▸ **Text shown**
The next morning my dad and I got up, ate breakfast with our five friends and piled into the van with our Healing Waters translator/guide named Alfredo at the wheel. He told us we were going to a very poor neighborhood called La Brigada, where the system was installed.

The system was in a relatively small room on the property of a community church. Yet for only four quinzales for every five gallon jug, or about 40 cents, it provided enough clean water for the entire area. Because commercial water (the only other clean water option, because water out of the faucet is contaminated) is 18 quinzales, the local people can only afford one five-gallon jug every two weeks. (For a comparison, it takes five gallons just to flush a toilet in the United States.)

The living conditions in La Brigada shocked me, and I got to see first-hand how the water system I helped fund improved the lives of many extremely poor families.

Around lunch time that day, we headed to a two-room house with too many kids to count. The woman who lived there was one of the people benefiting from Healing Waters’ water. She was charming and funny, even though conversation was through an interpreter, and she provided soup, chicken, and amazing tortillas for the 15 people sitting at the rectangular fold-out table on some dirt outside her house.

It was one of the greatest meals I have ever eaten. I realized there was nothing to be afraid of regardless of how poor she was, or how dirty her house seemed. She was completely honored to have us in her home, but we were the ones who ended up grateful.

The people we encountered in Guatemala showed us how to live with hope; the kindness and generosity they showed us was incredible.

The rest of the day was spent on foot, or in the back of a bumpy blue truck. We seven Californians, with about 10 interpreters and buckets and buckets full of water bottles, went all over the La Brigada neighborhood to spread the news about the inexpensive, clean water that would be available to their community that coming Saturday.

▸ **Supplied material**
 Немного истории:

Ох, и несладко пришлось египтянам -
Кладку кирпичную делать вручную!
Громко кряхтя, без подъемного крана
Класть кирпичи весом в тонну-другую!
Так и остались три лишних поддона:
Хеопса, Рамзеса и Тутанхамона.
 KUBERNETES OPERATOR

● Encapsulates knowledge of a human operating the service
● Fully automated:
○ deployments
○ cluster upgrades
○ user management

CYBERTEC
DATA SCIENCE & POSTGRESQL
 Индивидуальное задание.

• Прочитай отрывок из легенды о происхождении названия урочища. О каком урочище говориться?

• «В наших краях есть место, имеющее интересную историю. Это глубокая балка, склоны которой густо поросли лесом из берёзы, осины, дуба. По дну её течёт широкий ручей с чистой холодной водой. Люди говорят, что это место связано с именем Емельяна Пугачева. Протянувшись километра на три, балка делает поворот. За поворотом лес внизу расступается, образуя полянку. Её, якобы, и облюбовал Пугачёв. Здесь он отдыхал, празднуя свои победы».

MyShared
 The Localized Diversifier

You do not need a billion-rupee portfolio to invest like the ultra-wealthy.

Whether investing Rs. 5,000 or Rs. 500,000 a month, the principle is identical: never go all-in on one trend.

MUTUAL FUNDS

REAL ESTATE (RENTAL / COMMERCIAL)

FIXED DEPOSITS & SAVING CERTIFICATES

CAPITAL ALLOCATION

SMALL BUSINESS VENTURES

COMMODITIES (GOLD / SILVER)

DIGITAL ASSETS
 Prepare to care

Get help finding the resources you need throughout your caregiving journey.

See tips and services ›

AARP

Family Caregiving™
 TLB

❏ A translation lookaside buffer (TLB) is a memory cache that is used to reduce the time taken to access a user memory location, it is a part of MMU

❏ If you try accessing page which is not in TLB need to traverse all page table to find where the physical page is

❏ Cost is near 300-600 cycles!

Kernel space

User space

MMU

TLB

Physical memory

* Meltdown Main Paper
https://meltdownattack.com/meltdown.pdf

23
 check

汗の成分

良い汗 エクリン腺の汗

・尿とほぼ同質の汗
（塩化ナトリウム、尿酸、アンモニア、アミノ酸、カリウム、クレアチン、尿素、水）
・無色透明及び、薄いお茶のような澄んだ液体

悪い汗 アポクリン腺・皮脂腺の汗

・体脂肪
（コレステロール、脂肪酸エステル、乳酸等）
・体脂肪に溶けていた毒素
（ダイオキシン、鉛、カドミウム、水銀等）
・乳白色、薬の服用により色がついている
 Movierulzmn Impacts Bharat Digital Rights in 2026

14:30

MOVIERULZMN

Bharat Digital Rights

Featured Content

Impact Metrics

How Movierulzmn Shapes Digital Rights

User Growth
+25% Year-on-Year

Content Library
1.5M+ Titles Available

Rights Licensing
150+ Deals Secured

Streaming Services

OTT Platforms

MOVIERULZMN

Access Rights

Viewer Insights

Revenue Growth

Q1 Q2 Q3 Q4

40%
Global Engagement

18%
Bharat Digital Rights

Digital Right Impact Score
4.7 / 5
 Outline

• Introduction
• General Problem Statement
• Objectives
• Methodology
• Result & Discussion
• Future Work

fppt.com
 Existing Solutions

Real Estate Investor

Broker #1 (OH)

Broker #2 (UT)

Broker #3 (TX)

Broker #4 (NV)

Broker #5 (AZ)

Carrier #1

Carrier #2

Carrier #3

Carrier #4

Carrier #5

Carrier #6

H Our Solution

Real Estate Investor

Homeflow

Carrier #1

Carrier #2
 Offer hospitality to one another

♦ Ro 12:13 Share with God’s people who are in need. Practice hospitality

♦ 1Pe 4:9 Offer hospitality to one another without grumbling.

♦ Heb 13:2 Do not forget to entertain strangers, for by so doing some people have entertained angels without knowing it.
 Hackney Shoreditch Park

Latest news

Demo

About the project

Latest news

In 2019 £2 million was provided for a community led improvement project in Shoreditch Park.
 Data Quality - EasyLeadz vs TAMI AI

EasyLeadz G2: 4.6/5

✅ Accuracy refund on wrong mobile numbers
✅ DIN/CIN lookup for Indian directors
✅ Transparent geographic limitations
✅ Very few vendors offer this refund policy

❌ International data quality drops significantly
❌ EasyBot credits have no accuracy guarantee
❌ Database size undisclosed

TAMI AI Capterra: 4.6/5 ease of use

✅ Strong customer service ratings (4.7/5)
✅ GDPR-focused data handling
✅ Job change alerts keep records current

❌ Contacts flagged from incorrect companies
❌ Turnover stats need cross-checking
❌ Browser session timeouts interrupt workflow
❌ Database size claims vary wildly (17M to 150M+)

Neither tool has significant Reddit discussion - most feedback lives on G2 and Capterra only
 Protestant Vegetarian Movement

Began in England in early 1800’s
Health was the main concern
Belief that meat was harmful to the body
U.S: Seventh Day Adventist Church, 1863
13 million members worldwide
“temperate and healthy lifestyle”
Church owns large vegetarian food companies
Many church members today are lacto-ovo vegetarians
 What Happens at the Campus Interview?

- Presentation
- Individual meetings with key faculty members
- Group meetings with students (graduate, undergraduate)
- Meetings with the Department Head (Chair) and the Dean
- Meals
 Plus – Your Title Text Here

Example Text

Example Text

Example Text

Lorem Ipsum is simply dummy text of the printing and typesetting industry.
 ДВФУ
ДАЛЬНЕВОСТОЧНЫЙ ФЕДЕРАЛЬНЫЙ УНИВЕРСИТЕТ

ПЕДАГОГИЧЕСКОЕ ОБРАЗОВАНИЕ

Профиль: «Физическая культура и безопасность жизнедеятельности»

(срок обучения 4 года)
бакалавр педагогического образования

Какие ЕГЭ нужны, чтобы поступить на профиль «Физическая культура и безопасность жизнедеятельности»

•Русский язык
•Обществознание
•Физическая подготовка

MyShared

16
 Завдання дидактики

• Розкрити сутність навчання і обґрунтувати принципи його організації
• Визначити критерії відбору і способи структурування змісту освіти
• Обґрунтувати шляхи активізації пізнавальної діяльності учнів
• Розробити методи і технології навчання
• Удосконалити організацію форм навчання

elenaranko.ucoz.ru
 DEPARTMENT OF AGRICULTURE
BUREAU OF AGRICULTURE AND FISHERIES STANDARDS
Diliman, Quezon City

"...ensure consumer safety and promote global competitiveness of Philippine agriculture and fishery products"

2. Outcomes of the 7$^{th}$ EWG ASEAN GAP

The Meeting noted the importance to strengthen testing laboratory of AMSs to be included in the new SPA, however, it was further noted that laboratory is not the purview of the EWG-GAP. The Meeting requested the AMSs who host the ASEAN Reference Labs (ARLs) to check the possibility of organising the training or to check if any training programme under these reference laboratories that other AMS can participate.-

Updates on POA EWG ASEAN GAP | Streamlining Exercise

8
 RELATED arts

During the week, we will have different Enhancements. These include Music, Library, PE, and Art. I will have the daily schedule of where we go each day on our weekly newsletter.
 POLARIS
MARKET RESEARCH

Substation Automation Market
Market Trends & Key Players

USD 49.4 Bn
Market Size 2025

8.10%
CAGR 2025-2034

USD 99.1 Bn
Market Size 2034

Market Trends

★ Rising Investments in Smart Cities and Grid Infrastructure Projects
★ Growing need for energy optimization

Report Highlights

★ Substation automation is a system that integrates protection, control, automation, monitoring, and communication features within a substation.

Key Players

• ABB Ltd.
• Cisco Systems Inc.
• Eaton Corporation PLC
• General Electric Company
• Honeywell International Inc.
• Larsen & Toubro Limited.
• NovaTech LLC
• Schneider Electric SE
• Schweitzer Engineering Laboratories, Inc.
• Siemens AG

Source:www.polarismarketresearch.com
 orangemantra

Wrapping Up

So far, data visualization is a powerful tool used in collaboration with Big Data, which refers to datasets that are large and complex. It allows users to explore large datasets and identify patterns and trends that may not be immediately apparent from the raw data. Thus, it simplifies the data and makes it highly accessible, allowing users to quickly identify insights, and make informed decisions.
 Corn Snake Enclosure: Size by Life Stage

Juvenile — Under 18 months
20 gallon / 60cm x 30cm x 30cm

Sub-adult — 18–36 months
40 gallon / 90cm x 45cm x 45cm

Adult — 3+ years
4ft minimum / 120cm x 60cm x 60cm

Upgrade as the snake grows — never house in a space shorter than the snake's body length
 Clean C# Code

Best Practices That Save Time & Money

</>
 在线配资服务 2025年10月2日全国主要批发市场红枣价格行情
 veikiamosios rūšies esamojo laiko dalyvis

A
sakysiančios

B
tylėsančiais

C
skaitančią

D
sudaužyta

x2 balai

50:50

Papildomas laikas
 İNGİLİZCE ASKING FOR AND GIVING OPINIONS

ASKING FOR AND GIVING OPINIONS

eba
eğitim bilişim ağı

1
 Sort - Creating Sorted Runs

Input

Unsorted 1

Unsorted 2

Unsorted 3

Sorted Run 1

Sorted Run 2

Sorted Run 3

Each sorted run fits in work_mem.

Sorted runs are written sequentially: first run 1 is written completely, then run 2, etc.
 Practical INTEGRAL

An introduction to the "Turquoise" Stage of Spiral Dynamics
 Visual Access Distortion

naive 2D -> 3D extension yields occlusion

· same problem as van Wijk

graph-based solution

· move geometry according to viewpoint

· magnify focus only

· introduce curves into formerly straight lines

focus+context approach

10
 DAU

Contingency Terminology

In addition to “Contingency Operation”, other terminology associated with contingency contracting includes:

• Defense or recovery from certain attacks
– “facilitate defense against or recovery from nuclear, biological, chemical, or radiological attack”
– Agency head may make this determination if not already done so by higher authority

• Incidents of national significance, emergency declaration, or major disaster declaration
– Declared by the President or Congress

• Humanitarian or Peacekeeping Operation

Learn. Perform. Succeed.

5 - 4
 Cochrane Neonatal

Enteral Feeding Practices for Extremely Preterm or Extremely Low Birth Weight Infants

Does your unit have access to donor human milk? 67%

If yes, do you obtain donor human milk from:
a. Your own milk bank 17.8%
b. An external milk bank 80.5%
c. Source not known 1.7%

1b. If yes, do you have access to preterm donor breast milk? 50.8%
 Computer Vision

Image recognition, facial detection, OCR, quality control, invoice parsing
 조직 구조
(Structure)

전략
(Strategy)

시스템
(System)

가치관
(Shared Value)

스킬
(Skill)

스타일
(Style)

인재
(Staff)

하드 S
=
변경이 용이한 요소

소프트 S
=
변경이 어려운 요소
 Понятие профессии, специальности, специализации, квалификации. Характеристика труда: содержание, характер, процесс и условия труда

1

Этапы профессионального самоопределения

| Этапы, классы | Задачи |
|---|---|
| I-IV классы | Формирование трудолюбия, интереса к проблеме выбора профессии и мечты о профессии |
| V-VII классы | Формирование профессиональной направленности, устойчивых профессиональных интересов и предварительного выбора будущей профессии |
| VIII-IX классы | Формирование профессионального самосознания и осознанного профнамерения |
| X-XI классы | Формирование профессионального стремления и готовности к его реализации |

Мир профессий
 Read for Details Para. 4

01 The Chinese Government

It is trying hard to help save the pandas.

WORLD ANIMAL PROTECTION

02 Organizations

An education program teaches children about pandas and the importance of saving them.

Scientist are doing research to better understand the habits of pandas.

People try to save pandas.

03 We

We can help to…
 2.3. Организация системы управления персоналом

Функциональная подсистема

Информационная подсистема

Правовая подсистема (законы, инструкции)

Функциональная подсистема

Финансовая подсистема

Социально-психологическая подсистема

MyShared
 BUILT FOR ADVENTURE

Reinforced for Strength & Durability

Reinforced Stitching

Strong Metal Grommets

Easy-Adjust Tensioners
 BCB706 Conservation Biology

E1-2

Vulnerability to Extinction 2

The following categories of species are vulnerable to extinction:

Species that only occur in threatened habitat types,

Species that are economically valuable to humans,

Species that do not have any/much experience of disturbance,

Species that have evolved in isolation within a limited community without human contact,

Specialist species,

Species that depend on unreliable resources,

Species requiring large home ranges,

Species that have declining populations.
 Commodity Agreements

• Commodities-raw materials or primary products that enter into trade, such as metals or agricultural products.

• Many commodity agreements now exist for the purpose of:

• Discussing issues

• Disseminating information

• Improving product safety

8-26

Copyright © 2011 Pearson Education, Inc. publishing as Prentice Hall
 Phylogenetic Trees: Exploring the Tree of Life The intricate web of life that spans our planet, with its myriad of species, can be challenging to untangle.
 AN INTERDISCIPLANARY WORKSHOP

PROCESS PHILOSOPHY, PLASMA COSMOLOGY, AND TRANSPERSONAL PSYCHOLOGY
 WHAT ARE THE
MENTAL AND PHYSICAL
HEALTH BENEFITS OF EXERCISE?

▸ **Problem set**
1 - Print everything in the La Brigada account above, from "Around lunch time" down to "ended up grateful.".
2 - Answer these questions about the La Brigada account above:
(a) How many quinzales did one five-gallon jug from the church's system cost?
(b) Who was at the wheel of the van?
(c) How many people sat at the fold-out table outside the woman's house?
3 - Pick up the La Brigada account above after its final sentence and keep writing.

▸ **Answer list**
1 -
Around lunch time that day, we headed to a two-room house with too many kids to count. The woman who lived there was one of the people benefiting from Healing Waters’ water. She was charming and funny, even though conversation was through an interpreter, and she provided soup, chicken, and amazing tortillas for the 15 people sitting at the rectangular fold-out table on some dirt outside her house.

It was one of the greatest meals I have ever eaten. I realized there was nothing to be afraid of regardless of how poor she was, or how dirty her house seemed. She was completely honored to have us in her home, but we were the ones who ended up grateful.

2 -
(a) Four quinzales.
(b) Alfredo, the Healing Waters translator/guide.
(c) 15.

3 -
We handed the water bottles out to anyone we saw, and the people looked so happy; but more importantly they would soon get purified water for about a third of the price they had been paying. They were grateful and smiling and saying things in Spanish that meant nothing to me, but what I took from it was that I had made a difference.

Grateful for Clean Water

Now, back at home, my perspective on the world, and my outlook on life has completely changed. I am extremely conscious when I flush a toilet, and I am so much more grateful for showers with clean water than I ever was before.

My family has already started saving money to install another system, and I am so excited when I think about all the other people I can help just by giving them the opportunity to have clean water.

Installing a water system seemed like a daunting task to me originally, but once the money was raised I realized how surprisingly simple it all was; instead of buying clothes or eating out all the time, I could save my money in order to help the rest of the world get clean water. There is so much I have taken for granted in my life, but now I want to keep making a difference, one glass of water at a time.